TASK A: In the entries, swap "Wrapping" for "Enclosing" in everything from the line containing "Outline anything matching" down to the line containing "55H324V67L336 72V79H360L366 67V43L354". Give back only those lines with nothing else changed, and leave the pictures out.

GIVEN PASSAGE:
----------------------------------------
This is a series of posts about my journey creating a kernel in rust. You can find the code for this project here and all of the posts in this series here.

This post isn't finished yet, but I wanted to get it out so I stop procrastinating on it. More content will follow next week.

Now that we have a basic kernel that can print to the screen, we can start building out some more functionality. The first thing I want to do is create a simple shell that will allow us to run some commands and more easily interact with our system.

Like I mentioned in the previous post, we can't yet use heap allocated data structures, so we'll start with implementing a Global Allocator. This will allow us to use APIs like Box and Vec anywhere in our kernel which will make our lives much easier.

Global Allocator

To better understand what a global allocator is, we'll create a simple linear allocator that will allocate memory from a fixed size buffer. This allocator will only be able to allocate memory, not free it, but it will be enough to get us started.

A linear allocator - sometimes also called a arena allocator - just keeps track of the current index of the buffer and allocates memory from there - just as simple as it can get. These allocators are very fast, but they are also very limited in their use cases. In the real world, they are often used in places where you need to allocate a lot of memory and then free it all at once, like in a game engine. They can also be used in places where you know you will only need a small amount of memory and you don't want to deal with the overhead of a more complex allocator like in embedded systems.

First, we'll create a new file src/linear-allocator.rs and will create the basic data structure for our allocator:

use core::sync::atomic::{AtomicUsize};

pub struct LinearAllocator {
    head: AtomicUsize, // the current index of the buffer
    // AtomicUsize is a special type that allows us to safely share data
    // between threads without using locks

    start: *mut u8, // raw pointer to the start of the heap
    end: *mut u8,   // raw pointer to the end of the heap
}
// allow our allocator to be shared between threads
unsafe impl Sync for LinearAllocator {}

impl LinearAllocator {
    pub const fn empty() -> Self {
        Self {
            head: AtomicUsize::new(0),
            start: core::ptr::null_mut(),
            end: core::ptr::null_mut(),
        }
    }

    pub fn init(&mut self, start: usize, size: usize) {
        self.start = start as *mut u8;
        self.end = unsafe { self.start.add(size) };
    }
}

We'll also need to implement the GlobalAlloc trait, so Rust's #[global_allocator] compile built-in knows how to use our allocator. This trait has two methods: alloc and dealloc. We'll only implement alloc for now, since we won't be able to free memory until we implement a more complex allocator.

The trait also requires that we mark our implementation as unsafe since we are dealing with raw pointers and memory addresses.
----------------------------------------
TASK B: According to the post on building a kernel in Rust, which two methods does the GlobalAlloc trait have?

GIVEN RECORDS:
----------------------------------------
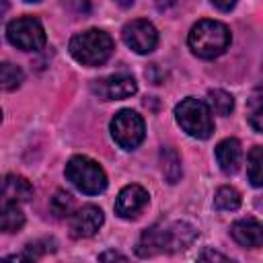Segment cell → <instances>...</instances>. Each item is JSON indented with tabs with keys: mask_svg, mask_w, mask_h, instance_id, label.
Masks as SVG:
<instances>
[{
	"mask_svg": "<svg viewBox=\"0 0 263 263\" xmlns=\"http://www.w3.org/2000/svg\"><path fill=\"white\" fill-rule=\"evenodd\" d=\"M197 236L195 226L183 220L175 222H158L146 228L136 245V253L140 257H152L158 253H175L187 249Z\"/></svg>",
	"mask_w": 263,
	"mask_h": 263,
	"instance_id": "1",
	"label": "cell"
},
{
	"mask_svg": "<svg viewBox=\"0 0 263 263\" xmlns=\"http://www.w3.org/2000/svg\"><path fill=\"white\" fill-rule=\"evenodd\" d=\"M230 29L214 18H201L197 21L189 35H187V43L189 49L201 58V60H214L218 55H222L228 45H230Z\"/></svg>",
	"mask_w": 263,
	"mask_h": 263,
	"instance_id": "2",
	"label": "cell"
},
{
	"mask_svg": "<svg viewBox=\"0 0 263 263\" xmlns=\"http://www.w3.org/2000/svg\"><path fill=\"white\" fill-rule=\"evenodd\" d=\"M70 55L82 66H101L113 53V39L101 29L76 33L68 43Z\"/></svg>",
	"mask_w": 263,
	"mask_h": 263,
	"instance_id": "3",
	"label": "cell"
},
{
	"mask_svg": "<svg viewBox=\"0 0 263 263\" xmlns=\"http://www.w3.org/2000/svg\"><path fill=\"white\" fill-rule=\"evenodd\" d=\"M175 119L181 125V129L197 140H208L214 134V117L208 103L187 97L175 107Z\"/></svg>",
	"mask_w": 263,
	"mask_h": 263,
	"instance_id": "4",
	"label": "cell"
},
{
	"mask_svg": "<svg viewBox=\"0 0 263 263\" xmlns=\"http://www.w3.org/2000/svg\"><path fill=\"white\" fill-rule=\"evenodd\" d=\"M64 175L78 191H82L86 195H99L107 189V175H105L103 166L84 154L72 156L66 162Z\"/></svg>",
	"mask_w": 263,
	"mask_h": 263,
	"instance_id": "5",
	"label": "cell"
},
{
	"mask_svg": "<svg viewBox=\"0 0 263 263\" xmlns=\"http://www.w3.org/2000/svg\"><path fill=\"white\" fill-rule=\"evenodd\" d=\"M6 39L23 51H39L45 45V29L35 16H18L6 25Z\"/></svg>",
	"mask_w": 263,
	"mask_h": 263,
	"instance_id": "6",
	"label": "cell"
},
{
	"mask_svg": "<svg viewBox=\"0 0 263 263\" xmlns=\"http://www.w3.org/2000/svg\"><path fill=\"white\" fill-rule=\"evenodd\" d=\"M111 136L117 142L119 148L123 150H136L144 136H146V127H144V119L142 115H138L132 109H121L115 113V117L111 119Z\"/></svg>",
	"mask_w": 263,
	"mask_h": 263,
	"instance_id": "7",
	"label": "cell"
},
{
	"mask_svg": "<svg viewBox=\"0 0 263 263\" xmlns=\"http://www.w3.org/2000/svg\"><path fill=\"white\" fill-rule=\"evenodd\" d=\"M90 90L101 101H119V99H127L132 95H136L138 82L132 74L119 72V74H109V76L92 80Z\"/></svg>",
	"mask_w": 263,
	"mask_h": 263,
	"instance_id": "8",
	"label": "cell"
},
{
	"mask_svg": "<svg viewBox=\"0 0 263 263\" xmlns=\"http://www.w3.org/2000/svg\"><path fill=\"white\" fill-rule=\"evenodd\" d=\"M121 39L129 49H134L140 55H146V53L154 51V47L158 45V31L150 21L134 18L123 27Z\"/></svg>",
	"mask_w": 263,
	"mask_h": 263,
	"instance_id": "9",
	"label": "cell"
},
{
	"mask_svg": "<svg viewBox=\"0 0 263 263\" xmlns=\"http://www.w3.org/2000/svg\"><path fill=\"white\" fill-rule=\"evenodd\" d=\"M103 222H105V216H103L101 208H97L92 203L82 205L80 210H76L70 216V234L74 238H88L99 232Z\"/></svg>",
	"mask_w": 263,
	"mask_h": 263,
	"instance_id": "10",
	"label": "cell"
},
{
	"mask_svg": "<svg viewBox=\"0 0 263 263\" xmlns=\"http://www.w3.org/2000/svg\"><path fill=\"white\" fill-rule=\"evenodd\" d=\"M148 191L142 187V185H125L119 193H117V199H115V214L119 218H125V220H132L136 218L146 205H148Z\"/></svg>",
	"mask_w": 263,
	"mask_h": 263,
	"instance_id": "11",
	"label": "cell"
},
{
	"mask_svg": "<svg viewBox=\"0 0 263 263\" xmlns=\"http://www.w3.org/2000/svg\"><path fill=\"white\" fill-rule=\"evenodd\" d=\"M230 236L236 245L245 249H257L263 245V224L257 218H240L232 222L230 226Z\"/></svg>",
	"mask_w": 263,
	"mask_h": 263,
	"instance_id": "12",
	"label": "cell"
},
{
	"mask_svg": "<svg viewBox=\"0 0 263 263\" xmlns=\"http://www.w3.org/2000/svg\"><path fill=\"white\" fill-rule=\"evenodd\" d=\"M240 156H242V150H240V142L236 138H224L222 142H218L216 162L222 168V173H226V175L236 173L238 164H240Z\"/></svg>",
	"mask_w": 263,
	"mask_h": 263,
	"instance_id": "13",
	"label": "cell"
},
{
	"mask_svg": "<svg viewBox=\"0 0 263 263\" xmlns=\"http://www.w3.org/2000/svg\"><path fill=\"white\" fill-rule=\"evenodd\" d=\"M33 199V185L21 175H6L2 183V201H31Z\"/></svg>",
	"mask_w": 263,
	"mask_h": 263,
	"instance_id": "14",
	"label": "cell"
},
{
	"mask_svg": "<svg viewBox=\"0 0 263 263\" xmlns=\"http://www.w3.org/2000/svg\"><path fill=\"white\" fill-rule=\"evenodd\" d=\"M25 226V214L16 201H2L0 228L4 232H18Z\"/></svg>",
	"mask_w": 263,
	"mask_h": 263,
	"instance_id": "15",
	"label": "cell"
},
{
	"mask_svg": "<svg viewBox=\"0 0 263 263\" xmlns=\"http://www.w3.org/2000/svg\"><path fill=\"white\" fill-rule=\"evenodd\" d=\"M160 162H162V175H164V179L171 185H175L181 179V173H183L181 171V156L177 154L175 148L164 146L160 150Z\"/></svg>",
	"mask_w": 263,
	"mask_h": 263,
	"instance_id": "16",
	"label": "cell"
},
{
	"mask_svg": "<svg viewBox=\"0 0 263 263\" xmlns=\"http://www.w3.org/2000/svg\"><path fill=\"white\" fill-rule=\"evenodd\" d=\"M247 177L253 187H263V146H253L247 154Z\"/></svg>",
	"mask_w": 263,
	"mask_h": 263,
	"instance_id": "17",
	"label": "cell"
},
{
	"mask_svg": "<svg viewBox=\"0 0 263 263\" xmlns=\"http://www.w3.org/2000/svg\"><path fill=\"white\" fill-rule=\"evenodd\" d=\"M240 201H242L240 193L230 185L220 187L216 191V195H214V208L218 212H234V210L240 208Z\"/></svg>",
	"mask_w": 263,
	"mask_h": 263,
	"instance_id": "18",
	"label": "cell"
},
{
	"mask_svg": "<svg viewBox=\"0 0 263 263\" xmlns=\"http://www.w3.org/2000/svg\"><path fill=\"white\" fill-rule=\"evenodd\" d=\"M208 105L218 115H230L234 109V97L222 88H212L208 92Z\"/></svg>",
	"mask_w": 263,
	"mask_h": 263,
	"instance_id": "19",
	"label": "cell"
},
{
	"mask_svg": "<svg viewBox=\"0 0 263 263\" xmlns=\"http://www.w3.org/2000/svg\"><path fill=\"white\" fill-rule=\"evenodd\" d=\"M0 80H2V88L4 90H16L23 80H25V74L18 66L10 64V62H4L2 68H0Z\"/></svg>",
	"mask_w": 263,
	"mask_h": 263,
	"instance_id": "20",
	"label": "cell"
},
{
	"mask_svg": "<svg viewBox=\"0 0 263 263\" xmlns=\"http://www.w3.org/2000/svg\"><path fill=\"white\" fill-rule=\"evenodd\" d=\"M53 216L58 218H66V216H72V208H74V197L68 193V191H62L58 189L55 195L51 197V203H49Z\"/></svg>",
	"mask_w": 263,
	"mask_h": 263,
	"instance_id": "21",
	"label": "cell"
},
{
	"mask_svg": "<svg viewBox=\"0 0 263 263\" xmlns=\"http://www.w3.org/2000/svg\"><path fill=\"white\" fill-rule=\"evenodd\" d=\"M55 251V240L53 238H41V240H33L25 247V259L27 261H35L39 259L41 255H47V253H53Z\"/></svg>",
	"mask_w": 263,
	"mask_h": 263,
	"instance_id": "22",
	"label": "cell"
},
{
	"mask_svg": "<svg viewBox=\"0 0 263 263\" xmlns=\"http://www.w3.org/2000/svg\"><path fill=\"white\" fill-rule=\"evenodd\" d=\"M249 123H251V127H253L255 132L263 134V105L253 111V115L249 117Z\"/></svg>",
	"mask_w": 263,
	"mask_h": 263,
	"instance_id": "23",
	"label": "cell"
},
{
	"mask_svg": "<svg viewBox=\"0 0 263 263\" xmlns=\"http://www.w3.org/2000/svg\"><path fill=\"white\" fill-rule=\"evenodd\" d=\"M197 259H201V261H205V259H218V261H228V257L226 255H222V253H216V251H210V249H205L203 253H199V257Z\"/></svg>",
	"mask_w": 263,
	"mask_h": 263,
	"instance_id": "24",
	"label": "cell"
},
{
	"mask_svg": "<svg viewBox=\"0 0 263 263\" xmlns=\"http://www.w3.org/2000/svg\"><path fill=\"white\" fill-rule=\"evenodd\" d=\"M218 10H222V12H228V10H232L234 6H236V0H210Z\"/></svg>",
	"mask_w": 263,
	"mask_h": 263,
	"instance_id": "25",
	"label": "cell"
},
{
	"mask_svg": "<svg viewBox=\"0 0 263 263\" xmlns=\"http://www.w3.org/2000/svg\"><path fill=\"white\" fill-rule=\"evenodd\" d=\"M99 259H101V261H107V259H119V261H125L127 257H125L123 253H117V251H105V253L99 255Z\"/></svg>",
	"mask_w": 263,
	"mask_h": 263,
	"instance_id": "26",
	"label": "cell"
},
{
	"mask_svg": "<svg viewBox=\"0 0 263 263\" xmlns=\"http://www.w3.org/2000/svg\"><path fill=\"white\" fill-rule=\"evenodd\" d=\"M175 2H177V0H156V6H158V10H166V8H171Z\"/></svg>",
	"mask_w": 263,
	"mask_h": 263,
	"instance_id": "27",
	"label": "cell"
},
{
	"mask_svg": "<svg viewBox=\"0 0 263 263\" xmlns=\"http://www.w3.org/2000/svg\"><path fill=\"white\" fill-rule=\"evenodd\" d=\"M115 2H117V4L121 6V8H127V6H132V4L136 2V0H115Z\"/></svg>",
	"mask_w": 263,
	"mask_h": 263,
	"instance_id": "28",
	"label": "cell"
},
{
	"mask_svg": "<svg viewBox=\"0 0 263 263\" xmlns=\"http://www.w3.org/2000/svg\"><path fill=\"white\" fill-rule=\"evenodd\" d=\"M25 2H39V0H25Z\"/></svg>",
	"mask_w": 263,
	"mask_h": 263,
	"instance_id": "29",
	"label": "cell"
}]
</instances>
----------------------------------------
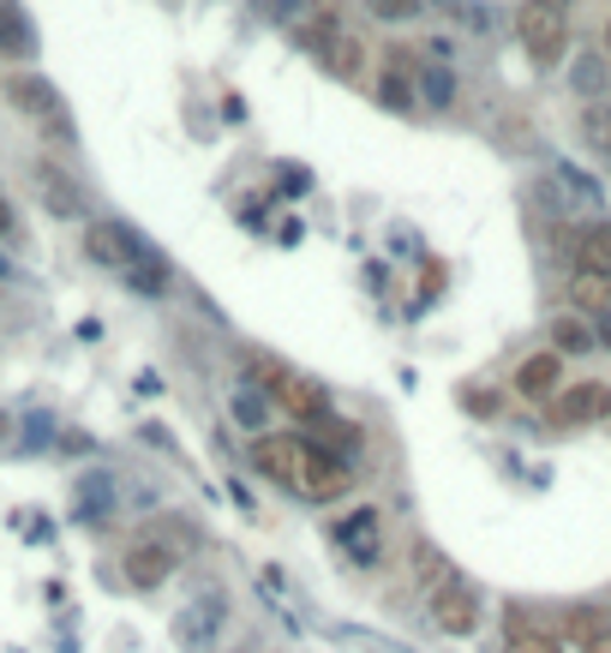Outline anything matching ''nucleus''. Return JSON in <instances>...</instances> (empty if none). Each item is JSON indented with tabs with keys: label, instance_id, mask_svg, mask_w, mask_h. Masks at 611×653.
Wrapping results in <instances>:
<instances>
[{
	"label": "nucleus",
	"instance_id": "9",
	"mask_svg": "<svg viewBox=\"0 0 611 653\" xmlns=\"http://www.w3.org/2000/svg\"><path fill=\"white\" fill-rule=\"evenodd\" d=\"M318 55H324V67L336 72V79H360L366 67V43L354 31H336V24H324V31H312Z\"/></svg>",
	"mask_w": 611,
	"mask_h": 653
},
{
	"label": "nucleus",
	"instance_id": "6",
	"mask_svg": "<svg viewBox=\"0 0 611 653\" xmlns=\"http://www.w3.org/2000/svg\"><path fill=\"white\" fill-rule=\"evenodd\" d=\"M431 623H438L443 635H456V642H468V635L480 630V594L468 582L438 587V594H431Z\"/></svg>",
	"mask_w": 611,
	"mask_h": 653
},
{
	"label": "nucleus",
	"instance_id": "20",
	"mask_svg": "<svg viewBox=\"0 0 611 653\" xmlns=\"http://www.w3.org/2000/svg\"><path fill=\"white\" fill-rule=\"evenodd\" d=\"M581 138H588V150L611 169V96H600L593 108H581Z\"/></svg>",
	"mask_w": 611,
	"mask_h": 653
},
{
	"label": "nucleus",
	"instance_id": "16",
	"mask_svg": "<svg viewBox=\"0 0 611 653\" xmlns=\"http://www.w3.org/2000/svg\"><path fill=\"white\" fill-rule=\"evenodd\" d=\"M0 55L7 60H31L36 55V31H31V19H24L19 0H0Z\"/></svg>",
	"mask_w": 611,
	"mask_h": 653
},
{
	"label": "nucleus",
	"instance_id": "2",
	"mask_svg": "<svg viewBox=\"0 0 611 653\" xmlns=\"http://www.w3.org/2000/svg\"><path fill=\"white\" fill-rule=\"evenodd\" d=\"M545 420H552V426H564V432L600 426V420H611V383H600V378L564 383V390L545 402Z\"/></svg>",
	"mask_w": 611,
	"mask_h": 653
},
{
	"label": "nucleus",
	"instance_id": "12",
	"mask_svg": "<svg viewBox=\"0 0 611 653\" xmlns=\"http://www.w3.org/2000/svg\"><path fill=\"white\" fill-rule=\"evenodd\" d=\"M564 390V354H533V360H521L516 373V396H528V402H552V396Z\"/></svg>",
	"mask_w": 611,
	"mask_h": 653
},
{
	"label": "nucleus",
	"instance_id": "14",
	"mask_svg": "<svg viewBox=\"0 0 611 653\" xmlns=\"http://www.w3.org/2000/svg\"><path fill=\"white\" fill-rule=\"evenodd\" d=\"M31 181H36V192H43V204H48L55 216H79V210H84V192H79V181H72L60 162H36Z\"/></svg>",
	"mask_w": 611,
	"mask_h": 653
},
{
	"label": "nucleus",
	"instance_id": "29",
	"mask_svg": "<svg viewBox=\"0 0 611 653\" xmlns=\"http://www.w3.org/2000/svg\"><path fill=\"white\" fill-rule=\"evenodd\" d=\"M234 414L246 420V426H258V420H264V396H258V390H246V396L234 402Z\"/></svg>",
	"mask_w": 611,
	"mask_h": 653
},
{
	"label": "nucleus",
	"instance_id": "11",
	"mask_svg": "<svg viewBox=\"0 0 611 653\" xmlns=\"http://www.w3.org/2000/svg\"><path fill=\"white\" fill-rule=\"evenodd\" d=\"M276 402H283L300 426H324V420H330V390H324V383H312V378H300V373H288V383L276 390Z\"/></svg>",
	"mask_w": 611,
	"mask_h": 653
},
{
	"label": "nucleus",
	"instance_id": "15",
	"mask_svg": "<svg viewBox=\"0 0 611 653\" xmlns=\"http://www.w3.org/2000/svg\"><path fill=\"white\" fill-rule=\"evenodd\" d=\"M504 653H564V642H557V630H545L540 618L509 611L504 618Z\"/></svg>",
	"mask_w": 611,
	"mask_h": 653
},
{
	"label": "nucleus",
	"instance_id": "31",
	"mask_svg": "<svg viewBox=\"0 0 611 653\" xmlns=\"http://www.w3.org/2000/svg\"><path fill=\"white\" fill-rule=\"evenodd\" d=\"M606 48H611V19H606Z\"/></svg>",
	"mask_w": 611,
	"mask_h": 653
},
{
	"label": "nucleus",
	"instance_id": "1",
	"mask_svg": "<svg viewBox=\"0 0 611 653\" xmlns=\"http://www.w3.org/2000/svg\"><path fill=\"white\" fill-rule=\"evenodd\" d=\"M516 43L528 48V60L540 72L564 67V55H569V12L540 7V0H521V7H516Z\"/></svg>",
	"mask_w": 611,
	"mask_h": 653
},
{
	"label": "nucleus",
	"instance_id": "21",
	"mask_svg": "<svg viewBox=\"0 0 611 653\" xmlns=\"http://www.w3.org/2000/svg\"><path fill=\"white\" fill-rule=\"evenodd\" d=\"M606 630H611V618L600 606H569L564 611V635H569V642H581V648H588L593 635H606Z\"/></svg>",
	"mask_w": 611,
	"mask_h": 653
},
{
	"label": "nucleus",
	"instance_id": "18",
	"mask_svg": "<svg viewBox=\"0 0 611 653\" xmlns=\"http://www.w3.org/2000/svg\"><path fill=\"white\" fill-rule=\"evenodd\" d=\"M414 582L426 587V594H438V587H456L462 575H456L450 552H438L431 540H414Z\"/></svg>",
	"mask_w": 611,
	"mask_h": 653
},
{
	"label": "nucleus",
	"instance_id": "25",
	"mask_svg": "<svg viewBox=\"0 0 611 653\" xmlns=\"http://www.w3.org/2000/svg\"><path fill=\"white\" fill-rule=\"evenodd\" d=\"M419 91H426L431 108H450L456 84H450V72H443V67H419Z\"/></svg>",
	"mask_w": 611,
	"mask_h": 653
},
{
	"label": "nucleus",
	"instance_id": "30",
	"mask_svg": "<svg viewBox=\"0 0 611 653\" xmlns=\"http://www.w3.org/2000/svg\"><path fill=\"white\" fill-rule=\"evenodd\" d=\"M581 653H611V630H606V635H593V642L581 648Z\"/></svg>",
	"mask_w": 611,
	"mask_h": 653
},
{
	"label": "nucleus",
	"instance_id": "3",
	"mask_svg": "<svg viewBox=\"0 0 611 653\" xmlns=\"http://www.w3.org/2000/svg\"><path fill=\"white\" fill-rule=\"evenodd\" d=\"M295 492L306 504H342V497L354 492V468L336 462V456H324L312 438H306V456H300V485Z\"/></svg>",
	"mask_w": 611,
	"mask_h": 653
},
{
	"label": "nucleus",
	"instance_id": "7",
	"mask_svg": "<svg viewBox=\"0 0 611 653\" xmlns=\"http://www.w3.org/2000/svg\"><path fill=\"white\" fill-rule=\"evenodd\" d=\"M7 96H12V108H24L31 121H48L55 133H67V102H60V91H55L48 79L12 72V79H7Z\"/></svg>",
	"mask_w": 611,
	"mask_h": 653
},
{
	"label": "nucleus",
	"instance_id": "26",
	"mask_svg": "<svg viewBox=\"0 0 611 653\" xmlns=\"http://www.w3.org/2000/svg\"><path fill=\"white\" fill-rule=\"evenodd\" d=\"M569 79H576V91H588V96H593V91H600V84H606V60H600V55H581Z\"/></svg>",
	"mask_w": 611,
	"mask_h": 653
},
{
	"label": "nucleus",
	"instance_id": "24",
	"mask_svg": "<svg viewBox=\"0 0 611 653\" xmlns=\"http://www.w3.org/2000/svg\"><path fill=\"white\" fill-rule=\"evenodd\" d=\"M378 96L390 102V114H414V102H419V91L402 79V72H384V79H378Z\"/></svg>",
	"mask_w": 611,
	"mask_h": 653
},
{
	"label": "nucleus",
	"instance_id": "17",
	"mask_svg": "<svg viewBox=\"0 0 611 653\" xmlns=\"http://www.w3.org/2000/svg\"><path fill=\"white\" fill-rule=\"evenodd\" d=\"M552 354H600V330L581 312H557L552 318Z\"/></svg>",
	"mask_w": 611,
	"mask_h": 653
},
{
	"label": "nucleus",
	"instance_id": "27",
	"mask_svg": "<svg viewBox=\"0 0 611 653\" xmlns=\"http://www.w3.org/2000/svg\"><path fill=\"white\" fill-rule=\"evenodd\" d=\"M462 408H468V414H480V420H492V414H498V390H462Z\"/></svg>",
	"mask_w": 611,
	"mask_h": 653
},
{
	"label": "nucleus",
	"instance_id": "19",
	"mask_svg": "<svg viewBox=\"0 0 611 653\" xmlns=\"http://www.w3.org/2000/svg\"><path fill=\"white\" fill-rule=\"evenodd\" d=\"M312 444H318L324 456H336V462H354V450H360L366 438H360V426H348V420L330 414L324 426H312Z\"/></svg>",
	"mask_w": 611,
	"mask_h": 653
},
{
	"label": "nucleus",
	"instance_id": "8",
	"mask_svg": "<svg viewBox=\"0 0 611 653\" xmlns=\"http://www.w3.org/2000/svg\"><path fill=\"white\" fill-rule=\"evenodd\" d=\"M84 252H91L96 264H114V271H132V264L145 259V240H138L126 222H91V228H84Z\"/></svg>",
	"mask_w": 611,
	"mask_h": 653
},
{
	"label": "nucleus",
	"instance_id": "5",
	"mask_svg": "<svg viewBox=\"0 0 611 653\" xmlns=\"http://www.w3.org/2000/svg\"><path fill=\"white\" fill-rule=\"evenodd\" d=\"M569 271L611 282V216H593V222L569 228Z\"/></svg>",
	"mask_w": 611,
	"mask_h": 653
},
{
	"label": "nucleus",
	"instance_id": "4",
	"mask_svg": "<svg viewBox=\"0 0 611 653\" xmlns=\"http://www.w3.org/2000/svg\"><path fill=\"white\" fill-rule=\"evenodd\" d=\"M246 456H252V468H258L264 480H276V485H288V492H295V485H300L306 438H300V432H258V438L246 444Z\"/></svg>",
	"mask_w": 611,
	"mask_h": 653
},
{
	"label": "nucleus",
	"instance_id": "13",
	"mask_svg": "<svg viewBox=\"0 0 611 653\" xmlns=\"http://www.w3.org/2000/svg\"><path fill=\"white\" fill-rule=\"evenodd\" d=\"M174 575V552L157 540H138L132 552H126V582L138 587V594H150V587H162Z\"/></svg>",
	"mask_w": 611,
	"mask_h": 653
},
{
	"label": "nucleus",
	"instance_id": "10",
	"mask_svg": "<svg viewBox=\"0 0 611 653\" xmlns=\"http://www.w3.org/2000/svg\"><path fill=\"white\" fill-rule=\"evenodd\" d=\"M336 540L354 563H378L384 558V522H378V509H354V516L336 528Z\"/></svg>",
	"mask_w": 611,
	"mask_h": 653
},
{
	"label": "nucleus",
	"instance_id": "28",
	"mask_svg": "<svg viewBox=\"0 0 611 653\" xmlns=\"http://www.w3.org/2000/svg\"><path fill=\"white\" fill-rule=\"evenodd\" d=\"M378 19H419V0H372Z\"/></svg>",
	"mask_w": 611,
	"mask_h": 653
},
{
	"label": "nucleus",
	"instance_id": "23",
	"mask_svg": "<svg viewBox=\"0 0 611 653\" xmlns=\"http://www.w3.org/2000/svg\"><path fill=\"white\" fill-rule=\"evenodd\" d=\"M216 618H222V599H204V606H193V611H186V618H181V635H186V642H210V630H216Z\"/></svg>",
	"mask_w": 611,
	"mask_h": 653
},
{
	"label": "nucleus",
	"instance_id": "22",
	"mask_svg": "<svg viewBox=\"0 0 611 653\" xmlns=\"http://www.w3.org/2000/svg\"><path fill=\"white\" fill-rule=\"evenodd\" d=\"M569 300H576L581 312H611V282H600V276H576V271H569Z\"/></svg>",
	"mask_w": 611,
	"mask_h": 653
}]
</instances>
----------------------------------------
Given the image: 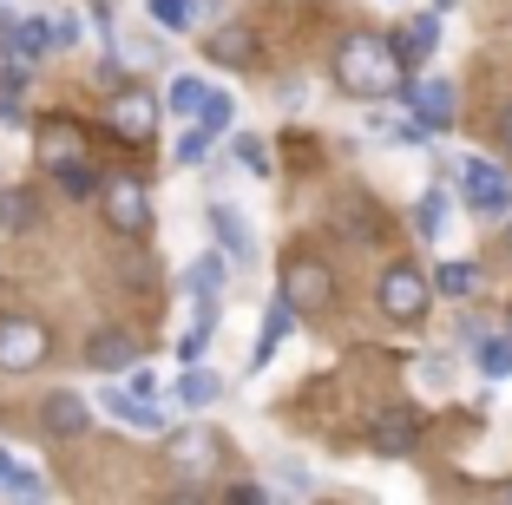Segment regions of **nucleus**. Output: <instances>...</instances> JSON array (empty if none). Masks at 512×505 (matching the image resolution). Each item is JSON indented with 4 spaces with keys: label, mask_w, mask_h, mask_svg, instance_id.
----------------------------------------
WORKED SOLUTION A:
Outline anything matching ''nucleus''. Return JSON in <instances>...</instances> (empty if none). Each item is JSON indented with tabs with keys: label, instance_id, mask_svg, mask_w, mask_h. Masks at 611×653.
Enclosing results in <instances>:
<instances>
[{
	"label": "nucleus",
	"instance_id": "9",
	"mask_svg": "<svg viewBox=\"0 0 611 653\" xmlns=\"http://www.w3.org/2000/svg\"><path fill=\"white\" fill-rule=\"evenodd\" d=\"M318 55H324V67L336 72V79H360L366 67V43L354 31H336V24H324V31H312Z\"/></svg>",

WORKED SOLUTION B: alloc and dealloc